### [What this task involves]
Copy out all the entries below, word for word.

### [Recorded data]
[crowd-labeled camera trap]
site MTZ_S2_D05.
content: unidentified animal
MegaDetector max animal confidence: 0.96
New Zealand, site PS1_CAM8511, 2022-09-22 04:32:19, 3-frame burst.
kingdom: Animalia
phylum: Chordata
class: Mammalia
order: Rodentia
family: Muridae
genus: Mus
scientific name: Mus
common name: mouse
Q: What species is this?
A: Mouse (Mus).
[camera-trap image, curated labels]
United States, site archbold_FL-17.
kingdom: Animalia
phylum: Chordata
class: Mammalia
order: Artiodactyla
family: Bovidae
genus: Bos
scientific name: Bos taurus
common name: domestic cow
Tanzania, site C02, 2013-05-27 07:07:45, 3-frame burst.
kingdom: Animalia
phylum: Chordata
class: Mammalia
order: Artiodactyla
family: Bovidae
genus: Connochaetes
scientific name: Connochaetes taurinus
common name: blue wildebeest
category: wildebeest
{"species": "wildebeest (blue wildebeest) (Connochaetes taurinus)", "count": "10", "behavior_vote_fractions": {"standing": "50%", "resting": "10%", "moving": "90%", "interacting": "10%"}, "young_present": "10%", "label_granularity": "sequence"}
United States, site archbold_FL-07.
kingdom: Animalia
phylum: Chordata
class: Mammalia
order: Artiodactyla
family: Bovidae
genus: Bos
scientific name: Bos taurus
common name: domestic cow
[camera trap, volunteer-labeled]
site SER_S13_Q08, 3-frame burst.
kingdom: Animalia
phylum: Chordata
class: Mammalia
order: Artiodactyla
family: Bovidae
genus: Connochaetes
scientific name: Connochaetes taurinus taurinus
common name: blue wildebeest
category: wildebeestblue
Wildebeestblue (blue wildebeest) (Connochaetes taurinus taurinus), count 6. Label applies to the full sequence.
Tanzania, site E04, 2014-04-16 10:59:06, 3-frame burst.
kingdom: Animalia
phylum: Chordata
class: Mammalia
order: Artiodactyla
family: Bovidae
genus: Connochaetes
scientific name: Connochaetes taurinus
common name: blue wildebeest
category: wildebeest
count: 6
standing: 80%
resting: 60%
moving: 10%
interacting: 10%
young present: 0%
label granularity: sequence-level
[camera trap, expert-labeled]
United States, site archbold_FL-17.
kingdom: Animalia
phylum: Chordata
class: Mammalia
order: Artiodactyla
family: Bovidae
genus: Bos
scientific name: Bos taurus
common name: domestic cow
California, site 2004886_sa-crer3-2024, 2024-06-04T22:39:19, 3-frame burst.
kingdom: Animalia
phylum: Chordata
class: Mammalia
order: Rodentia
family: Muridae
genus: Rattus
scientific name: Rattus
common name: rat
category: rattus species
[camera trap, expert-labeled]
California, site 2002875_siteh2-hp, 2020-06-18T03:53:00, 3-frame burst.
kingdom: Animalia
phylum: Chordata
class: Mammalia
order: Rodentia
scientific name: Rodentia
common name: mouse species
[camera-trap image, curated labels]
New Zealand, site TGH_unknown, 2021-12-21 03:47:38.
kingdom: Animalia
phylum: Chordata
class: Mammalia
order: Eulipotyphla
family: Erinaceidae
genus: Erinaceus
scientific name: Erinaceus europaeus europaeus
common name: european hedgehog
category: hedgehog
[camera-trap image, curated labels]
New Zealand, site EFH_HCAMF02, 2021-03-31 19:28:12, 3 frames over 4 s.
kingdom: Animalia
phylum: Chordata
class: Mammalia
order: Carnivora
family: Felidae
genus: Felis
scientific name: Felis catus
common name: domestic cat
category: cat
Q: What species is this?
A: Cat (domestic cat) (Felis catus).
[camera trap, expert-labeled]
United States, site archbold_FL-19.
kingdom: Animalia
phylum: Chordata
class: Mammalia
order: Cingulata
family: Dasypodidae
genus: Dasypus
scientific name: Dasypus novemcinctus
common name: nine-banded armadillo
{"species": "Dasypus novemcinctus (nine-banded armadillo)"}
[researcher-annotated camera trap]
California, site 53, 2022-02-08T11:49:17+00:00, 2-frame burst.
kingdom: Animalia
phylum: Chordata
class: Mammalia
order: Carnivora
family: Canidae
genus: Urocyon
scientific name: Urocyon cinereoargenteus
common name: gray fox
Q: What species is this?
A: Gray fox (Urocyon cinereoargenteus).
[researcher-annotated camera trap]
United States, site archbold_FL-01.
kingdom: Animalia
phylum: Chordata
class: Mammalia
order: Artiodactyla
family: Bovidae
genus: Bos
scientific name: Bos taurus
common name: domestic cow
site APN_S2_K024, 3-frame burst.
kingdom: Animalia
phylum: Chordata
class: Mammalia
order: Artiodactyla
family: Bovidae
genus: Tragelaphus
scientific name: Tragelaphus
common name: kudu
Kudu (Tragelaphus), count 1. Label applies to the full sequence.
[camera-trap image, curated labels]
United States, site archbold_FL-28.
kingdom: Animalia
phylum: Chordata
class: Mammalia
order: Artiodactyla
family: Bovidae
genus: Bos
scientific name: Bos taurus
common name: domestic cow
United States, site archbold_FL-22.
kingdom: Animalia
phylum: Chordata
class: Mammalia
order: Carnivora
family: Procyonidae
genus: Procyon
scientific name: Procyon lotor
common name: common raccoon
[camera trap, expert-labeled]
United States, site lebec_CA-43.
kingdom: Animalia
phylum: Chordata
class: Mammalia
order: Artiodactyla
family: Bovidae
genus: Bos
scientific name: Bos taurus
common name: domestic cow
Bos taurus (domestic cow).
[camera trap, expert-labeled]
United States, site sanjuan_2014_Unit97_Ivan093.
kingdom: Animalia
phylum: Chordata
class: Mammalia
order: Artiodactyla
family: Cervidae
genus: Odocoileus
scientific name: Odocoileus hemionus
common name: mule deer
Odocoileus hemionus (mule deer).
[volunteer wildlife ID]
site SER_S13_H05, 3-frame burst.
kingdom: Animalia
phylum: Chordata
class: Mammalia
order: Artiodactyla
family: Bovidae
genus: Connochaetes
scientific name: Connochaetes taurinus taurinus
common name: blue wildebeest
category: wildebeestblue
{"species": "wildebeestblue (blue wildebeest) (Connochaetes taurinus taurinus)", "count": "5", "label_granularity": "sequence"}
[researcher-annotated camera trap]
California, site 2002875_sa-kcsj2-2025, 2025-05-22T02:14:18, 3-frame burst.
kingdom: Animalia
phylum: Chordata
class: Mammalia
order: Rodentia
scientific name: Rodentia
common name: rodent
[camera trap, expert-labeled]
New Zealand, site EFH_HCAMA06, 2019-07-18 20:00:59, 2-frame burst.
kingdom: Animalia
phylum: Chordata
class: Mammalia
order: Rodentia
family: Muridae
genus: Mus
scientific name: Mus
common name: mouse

### [Exercise solution]
[crowd-labeled camera trap]
site MTZ_S2_D05.
content: unidentified animal
MegaDetector max animal confidence: 0.96
New Zealand, site PS1_CAM8511, 2022-09-22 04:32:19, 3-frame burst.
kingdom: Animalia
phylum: Chordata
class: Mammalia
order: Rodentia
family: Muridae
genus: Mus
scientific name: Mus
common name: mouse
Q: What species is this?
A: Mouse (Mus).
[camera-trap image, curated labels]
United States, site archbold_FL-17.
kingdom: Animalia
phylum: Chordata
class: Mammalia
order: Artiodactyla
family: Bovidae
genus: Bos
scientific name: Bos taurus
common name: domestic cow
Tanzania, site C02, 2013-05-27 07:07:45, 3-frame burst.
kingdom: Animalia
phylum: Chordata
class: Mammalia
order: Artiodactyla
family: Bovidae
genus: Connochaetes
scientific name: Connochaetes taurinus
common name: blue wildebeest
category: wildebeest
{"species": "wildebeest (blue wildebeest) (Connochaetes taurinus)", "count": "10", "behavior_vote_fractions": {"standing": "50%", "resting": "10%", "moving": "90%", "interacting": "10%"}, "young_present": "10%", "label_granularity": "sequence"}
United States, site archbold_FL-07.
kingdom: Animalia
phylum: Chordata
class: Mammalia
order: Artiodactyla
family: Bovidae
genus: Bos
scientific name: Bos taurus
common name: domestic cow
[camera trap, volunteer-labeled]
site SER_S13_Q08, 3-frame burst.
kingdom: Animalia
phylum: Chordata
class: Mammalia
order: Artiodactyla
family: Bovidae
genus: Connochaetes
scientific name: Connochaetes taurinus taurinus
common name: blue wildebeest
category: wildebeestblue
Wildebeestblue (blue wildebeest) (Connochaetes taurinus taurinus), count 6. Label applies to the full sequence.
Tanzania, site E04, 2014-04-16 10:59:06, 3-frame burst.
kingdom: Animalia
phylum: Chordata
class: Mammalia
order: Artiodactyla
family: Bovidae
genus: Connochaetes
scientific name: Connochaetes taurinus
common name: blue wildebeest
category: wildebeest
count: 6
standing: 80%
resting: 60%
moving: 10%
interacting: 10%
young present: 0%
label granularity: sequence-level
[camera trap, expert-labeled]
United States, site archbold_FL-17.
kingdom: Animalia
phylum: Chordata
class: Mammalia
order: Artiodactyla
family: Bovidae
genus: Bos
scientific name: Bos taurus
common name: domestic cow
California, site 2004886_sa-crer3-2024, 2024-06-04T22:39:19, 3-frame burst.
kingdom: Animalia
phylum: Chordata
class: Mammalia
order: Rodentia
family: Muridae
genus: Rattus
scientific name: Rattus
common name: rat
category: rattus species
[camera trap, expert-labeled]
California, site 2002875_siteh2-hp, 2020-06-18T03:53:00, 3-frame burst.
kingdom: Animalia
phylum: Chordata
class: Mammalia
order: Rodentia
scientific name: Rodentia
common name: mouse species
[camera-trap image, curated labels]
New Zealand, site TGH_unknown, 2021-12-21 03:47:38.
kingdom: Animalia
phylum: Chordata
class: Mammalia
order: Eulipotyphla
family: Erinaceidae
genus: Erinaceus
scientific name: Erinaceus europaeus europaeus
common name: european hedgehog
category: hedgehog
[camera-trap image, curated labels]
New Zealand, site EFH_HCAMF02, 2021-03-31 19:28:12, 3 frames over 4 s.
kingdom: Animalia
phylum: Chordata
class: Mammalia
order: Carnivora
family: Felidae
genus: Felis
scientific name: Felis catus
common name: domestic cat
category: cat
Q: What species is this?
A: Cat (domestic cat) (Felis catus).
[camera trap, expert-labeled]
United States, site archbold_FL-19.
kingdom: Animalia
phylum: Chordata
class: Mammalia
order: Cingulata
family: Dasypodidae
genus: Dasypus
scientific name: Dasypus novemcinctus
common name: nine-banded armadillo
{"species": "Dasypus novemcinctus (nine-banded armadillo)"}
[researcher-annotated camera trap]
California, site 53, 2022-02-08T11:49:17+00:00, 2-frame burst.
kingdom: Animalia
phylum: Chordata
class: Mammalia
order: Carnivora
family: Canidae
genus: Urocyon
scientific name: Urocyon cinereoargenteus
common name: gray fox
Q: What species is this?
A: Gray fox (Urocyon cinereoargenteus).
[researcher-annotated camera trap]
United States, site archbold_FL-01.
kingdom: Animalia
phylum: Chordata
class: Mammalia
order: Artiodactyla
family: Bovidae
genus: Bos
scientific name: Bos taurus
common name: domestic cow
site APN_S2_K024, 3-frame burst.
kingdom: Animalia
phylum: Chordata
class: Mammalia
order: Artiodactyla
family: Bovidae
genus: Tragelaphus
scientific name: Tragelaphus
common name: kudu
Kudu (Tragelaphus), count 1. Label applies to the full sequence.
[camera-trap image, curated labels]
United States, site archbold_FL-28.
kingdom: Animalia
phylum: Chordata
class: Mammalia
order: Artiodactyla
family: Bovidae
genus: Bos
scientific name: Bos taurus
common name: domestic cow
United States, site archbold_FL-22.
kingdom: Animalia
phylum: Chordata
class: Mammalia
order: Carnivora
family: Procyonidae
genus: Procyon
scientific name: Procyon lotor
common name: common raccoon
[camera trap, expert-labeled]
United States, site lebec_CA-43.
kingdom: Animalia
phylum: Chordata
class: Mammalia
order: Artiodactyla
family: Bovidae
genus: Bos
scientific name: Bos taurus
common name: domestic cow
Bos taurus (domestic cow).
[camera trap, expert-labeled]
United States, site sanjuan_2014_Unit97_Ivan093.
kingdom: Animalia
phylum: Chordata
class: Mammalia
order: Artiodactyla
family: Cervidae
genus: Odocoileus
scientific name: Odocoileus hemionus
common name: mule deer
Odocoileus hemionus (mule deer).
[volunteer wildlife ID]
site SER_S13_H05, 3-frame burst.
kingdom: Animalia
phylum: Chordata
class: Mammalia
order: Artiodactyla
family: Bovidae
genus: Connochaetes
scientific name: Connochaetes taurinus taurinus
common name: blue wildebeest
category: wildebeestblue
{"species": "wildebeestblue (blue wildebeest) (Connochaetes taurinus taurinus)", "count": "5", "label_granularity": "sequence"}
[researcher-annotated camera trap]
California, site 2002875_sa-kcsj2-2025, 2025-05-22T02:14:18, 3-frame burst.
kingdom: Animalia
phylum: Chordata
class: Mammalia
order: Rodentia
scientific name: Rodentia
common name: rodent
[camera trap, expert-labeled]
New Zealand, site EFH_HCAMA06, 2019-07-18 20:00:59, 2-frame burst.
kingdom: Animalia
phylum: Chordata
class: Mammalia
order: Rodentia
family: Muridae
genus: Mus
scientific name: Mus
common name: mouse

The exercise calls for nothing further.